* _Selected extract_
====
I built a two-pass auto-calibration system. Row a known number of strokes, and the system finds the parameters that match:

Coarse pass: Test 270 combinations across the parameter space (9 threshold values, 5 refractory periods, 3 axes, 2 polarities). Finds the right ballpark.

Fine pass: Take the top 3 candidates and search a tighter grid around each, now also varying alpha. Each combination is scored by detection error, penalizing overshoot (counting too many is worse than too few) and parameter drift from defaults.

This runs offline against recorded motion data, not in real-time. Row, stop, tell it how many strokes you did, and it finds the best fit. The parameters persist in SwiftData and apply to all future workouts.

The Iteration Loop

None of this was designed on a whiteboard. It started as "read CoreMotion, count when Y-axis exceeds 1.0g." Fixed threshold, no filtering. That worked for about 30 seconds until the first false positive.

The process that actually worked was physical: row 200 strokes, look at the data, adjust. I added charts to the debug view early on (raw signal, filtered signal, threshold line, stroke markers overlaid). Being able to see why a stroke was missed or double-counted made all the difference. Without visualization, I'd have been guessing.
====
* _Material shown_
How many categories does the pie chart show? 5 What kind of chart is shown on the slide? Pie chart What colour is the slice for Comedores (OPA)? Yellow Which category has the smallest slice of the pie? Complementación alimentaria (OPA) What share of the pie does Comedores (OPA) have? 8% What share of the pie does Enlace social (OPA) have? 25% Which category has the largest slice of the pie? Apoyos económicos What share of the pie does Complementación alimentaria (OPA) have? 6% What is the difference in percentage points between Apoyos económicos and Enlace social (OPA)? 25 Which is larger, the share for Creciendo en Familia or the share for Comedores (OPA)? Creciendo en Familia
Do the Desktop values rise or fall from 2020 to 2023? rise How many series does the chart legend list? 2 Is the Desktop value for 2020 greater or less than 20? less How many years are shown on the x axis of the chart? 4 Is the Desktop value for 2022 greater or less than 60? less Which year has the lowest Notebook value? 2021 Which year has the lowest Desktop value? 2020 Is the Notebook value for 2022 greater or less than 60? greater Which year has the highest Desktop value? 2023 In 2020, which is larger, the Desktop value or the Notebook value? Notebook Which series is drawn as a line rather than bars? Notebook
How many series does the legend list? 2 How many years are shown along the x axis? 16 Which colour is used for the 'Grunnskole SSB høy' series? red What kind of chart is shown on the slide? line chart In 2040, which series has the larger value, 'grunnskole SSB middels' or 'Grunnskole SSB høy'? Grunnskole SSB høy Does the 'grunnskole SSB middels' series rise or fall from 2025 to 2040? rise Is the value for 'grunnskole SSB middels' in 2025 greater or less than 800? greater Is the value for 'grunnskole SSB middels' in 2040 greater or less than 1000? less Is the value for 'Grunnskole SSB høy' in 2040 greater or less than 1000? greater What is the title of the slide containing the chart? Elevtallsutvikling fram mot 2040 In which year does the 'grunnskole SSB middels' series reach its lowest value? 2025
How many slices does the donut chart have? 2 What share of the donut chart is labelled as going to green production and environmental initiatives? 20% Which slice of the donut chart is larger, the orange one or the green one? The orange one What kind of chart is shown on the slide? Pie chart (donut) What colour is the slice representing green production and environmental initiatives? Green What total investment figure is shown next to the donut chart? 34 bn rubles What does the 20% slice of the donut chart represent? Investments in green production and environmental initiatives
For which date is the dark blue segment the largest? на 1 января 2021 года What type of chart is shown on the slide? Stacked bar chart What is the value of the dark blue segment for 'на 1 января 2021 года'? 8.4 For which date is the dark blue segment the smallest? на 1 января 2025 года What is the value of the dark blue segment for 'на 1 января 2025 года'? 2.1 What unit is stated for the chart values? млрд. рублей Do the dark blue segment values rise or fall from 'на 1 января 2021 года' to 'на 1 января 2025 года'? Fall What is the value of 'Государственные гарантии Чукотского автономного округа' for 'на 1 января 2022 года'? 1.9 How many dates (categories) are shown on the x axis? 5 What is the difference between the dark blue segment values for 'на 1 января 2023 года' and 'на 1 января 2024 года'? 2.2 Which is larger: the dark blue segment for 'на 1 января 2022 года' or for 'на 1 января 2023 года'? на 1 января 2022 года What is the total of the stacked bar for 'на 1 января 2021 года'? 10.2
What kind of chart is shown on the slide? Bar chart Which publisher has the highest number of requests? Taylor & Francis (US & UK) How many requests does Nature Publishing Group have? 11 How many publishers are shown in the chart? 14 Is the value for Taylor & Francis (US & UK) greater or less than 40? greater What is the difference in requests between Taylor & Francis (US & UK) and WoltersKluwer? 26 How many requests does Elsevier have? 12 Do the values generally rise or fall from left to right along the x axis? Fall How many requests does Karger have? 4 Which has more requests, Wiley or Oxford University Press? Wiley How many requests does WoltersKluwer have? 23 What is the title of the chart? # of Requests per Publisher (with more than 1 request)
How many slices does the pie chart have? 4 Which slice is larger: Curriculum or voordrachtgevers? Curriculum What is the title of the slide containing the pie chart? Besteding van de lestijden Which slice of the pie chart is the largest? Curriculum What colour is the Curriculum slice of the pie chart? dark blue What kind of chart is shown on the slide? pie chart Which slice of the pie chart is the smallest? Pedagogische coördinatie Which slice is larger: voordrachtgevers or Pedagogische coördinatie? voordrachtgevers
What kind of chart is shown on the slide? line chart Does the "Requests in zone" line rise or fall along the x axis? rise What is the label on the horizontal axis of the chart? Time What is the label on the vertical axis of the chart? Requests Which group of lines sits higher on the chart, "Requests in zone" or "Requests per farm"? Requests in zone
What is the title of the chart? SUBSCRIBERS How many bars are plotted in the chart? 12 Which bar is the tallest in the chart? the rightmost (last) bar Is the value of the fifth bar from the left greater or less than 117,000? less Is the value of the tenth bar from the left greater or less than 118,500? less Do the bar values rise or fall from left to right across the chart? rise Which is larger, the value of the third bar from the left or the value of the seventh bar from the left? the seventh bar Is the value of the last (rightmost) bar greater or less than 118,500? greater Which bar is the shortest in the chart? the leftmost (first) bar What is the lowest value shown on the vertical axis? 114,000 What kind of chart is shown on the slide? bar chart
====
* _What is being asked_
Continue the rowing stroke-detection write-up after its final sentence, keeping its first-person technical voice.

* _Answer box_
Each parameter earned its place by solving a specific failure mode:

  • IIR filter: false detections from grip noise
  • Dynamic threshold: missed strokes when intensity changed mid-session
  • Refractory period: double-counts from post-stroke oscillation
  • Warmup window: false strokes while the filter was still settling
  • Cooldown trimming: phantom strokes when stopping the workout

I also built Bluetooth simulators for Concept2 and FTMS erg protocols, plus an HR monitor simulator. These let me iterate on the workout engine without getting on the rower every time. For the detection algorithm itself though, there's no substitute for real motion data.

Extracting RepMotion

Once the algorithm stabilized, I extracted it into RepMotion, an open-source Swift package for repetitive motion detection. It's not rowing-specific; the same peak detection works for any exercise with a repeating acceleration pattern.

The package splits into three modules:

  • RepMotionCore: data types (MotionSample, RepEvent, RepCalibration)
  • RepMotionDetection: the detection service, auto-calibration, power estimation
  • RepMotionCapture: CoreMotion streaming and test fixture replay

Usage is minimal:

let detector = RepDetectionService()

// Feed accelerometer batches (from Watch or recorded fixture)
detector.processBatch(samples)

// React to detected reps
detector.repPublisher
    .sink { event in
        print("Rep detected — confidence: \(event.confidence)")
    }

Each detected rep includes a confidence score (how far above the baseline the peak was, normalized to 0-1). Turned out to be useful for power estimation too: stronger strokes produce higher-confidence detections, which correlates with drive force.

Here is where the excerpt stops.